Friday, 3 February 2012


Families are not always what there cracked up to be!!!

Please, please, please don’t let the Americans get their ruinous little mits on this superb Icelandic comedy. Bjarnfredarson (2009) is fall of delightful larger than life characters that actually make you laugh, characters you actually end up caring about. The film is a sequel to three Icelandic TV series consisting The Night Shift, Day Shift and Prison Shift. Directed by the 40-year-old Ragnar Bragason, it won a hat full of awards in its native country even beating James Cameron’s 2009 so-called blockbuster Avatar at the box office, no surprise there!! In fact it has been seen by over 20% of the Icelandic population. I can hear the astonishment from here.

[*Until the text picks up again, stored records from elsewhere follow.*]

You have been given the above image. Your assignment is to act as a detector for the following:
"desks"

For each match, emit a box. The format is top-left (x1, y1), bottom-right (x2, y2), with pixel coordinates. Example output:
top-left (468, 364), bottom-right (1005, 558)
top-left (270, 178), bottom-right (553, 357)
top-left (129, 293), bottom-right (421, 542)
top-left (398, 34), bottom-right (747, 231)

This character driven movie, which has a fabulous script, tells the story of Georg, a rather sad melancholic man who tries to fit into society after his childhood indoctrination by his obsessive left wing green loving mother. A desperate man looking for redemption that tries to drowned himself but finds the water to cold!! When he eventually confronts his mother at a packed dinner in her honour he finds the words he wanted to say to her all his life. “My life has been an endless battle against windmills” he goes on to say he has never known friendship or anything normal and that the world has turned its back on him admitting that he does not feel in sync with it. He goes on to tell the attentive female audience that his mother has no time for him and has admitted on live TV to never having a son. A moving and emotional conclusion to what seems a lifetime of desperation where Georg has played the role his mother had forced upon him. His final poignant act of rebellion is to travel to America to see his father, a man he has never met and changing the name his mother gave him to his fathers: there after to be known as George Washington.    A surprisingly good film that I would highly recommend, if you could track it down. It puts me in mind of the Norwegian film Horton (2007) both have the same approach of telling a poignant story in a wonderful comedic fashion. 

It looks like Georg hasn't had his supper yet?